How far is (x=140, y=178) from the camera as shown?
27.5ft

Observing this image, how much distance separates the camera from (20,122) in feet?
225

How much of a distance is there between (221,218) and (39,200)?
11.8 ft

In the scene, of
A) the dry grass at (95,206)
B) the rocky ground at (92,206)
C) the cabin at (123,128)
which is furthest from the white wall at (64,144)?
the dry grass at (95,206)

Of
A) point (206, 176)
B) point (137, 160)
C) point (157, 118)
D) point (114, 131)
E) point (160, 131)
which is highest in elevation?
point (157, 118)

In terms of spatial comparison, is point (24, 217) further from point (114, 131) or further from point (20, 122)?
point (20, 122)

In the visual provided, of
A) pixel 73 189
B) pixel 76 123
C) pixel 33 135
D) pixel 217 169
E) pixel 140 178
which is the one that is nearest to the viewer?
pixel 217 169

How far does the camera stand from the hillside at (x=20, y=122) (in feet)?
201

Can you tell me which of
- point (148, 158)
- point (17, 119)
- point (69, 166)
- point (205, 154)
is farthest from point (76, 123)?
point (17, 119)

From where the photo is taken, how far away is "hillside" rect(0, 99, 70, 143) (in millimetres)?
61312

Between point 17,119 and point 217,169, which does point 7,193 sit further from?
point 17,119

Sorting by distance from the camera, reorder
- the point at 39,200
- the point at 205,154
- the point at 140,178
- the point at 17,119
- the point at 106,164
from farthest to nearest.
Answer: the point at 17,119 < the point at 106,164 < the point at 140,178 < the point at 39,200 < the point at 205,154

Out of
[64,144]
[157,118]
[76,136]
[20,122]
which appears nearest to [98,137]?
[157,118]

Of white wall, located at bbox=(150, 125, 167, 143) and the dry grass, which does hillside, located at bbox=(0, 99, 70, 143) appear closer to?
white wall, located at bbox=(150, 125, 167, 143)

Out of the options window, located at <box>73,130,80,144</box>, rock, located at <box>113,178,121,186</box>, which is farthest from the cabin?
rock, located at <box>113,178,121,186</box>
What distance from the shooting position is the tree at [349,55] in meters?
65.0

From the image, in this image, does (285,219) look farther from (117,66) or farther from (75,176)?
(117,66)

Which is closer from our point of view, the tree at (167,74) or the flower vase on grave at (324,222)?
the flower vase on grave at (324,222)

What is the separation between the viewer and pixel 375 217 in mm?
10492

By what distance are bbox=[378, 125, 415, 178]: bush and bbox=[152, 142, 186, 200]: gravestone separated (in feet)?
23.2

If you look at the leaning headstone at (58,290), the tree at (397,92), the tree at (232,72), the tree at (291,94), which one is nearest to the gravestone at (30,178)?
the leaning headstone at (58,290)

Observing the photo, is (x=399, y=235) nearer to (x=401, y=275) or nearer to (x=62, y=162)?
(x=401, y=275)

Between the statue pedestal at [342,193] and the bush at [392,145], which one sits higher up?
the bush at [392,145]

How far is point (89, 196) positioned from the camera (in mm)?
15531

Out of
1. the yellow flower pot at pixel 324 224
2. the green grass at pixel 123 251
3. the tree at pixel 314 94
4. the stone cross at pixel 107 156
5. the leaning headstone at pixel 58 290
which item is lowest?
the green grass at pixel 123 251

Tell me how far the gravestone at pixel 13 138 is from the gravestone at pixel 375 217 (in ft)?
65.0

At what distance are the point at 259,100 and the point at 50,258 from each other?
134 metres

Prompt: From the records above, extract every entry verbatim.

Solution to this exercise:
How far is (x=140, y=178) from the camera as shown?
27.5ft

Observing this image, how much distance separates the camera from (20,122) in feet?
225

How much of a distance is there between (221,218) and (39,200)?
11.8 ft

In the scene, of
A) the dry grass at (95,206)
B) the rocky ground at (92,206)
C) the cabin at (123,128)
which is furthest from the white wall at (64,144)?
the dry grass at (95,206)

Of
A) point (206, 176)
B) point (137, 160)
C) point (157, 118)
D) point (114, 131)
E) point (160, 131)
which is highest in elevation?
point (157, 118)

In terms of spatial comparison, is point (24, 217) further from point (114, 131) or further from point (20, 122)?
point (20, 122)

In the visual provided, of
A) pixel 73 189
B) pixel 76 123
C) pixel 33 135
D) pixel 217 169
E) pixel 140 178
which is the one that is nearest to the viewer?
pixel 217 169

How far does the camera stand from the hillside at (x=20, y=122) (in feet)?
201

Can you tell me which of
- point (148, 158)
- point (17, 119)
- point (69, 166)
- point (205, 154)
is farthest from point (76, 123)?
point (17, 119)

From where the photo is taken, how far away is "hillside" rect(0, 99, 70, 143) (in millimetres)?
61312

Between point 17,119 and point 217,169, which does point 7,193 sit further from?
point 17,119

Sorting by distance from the camera, reorder
- the point at 39,200
- the point at 205,154
- the point at 140,178
- the point at 17,119
- the point at 106,164
from farthest to nearest.
Answer: the point at 17,119 < the point at 106,164 < the point at 140,178 < the point at 39,200 < the point at 205,154

Out of
[64,144]
[157,118]
[76,136]
[20,122]
which appears nearest to [98,137]?
[157,118]

Of white wall, located at bbox=(150, 125, 167, 143) and the dry grass, which does hillside, located at bbox=(0, 99, 70, 143) appear closer to?
white wall, located at bbox=(150, 125, 167, 143)

Out of the options window, located at <box>73,130,80,144</box>, rock, located at <box>113,178,121,186</box>, which is farthest from the cabin?
rock, located at <box>113,178,121,186</box>
What distance from the shooting position is the tree at [349,55] in meters?
65.0

From the image, in this image, does (285,219) look farther from (117,66) or farther from (75,176)?
(117,66)

Which is closer from our point of view, the tree at (167,74) or the flower vase on grave at (324,222)?
the flower vase on grave at (324,222)

What is the separation between the viewer and pixel 375 217 in mm?
10492

By what distance are bbox=[378, 125, 415, 178]: bush and bbox=[152, 142, 186, 200]: gravestone separated (in feet)?
23.2

If you look at the leaning headstone at (58,290), the tree at (397,92), the tree at (232,72), the tree at (291,94), which one is nearest to the gravestone at (30,178)?
the leaning headstone at (58,290)

Observing the photo, is (x=399, y=235) nearer to (x=401, y=275) or nearer to (x=62, y=162)?
(x=401, y=275)

Between the statue pedestal at [342,193] and the bush at [392,145], which one sits higher up?
the bush at [392,145]

How far is point (89, 196) positioned from the camera (in mm)?
15531

Out of
1. the yellow flower pot at pixel 324 224
2. the green grass at pixel 123 251
3. the tree at pixel 314 94
4. the stone cross at pixel 107 156
5. the leaning headstone at pixel 58 290
which item is lowest?
the green grass at pixel 123 251

Tell me how far the gravestone at pixel 13 138 is from the gravestone at pixel 375 217 (in ft)?
65.0

At what distance are the point at 259,100 and the point at 50,258 from each other?
134 metres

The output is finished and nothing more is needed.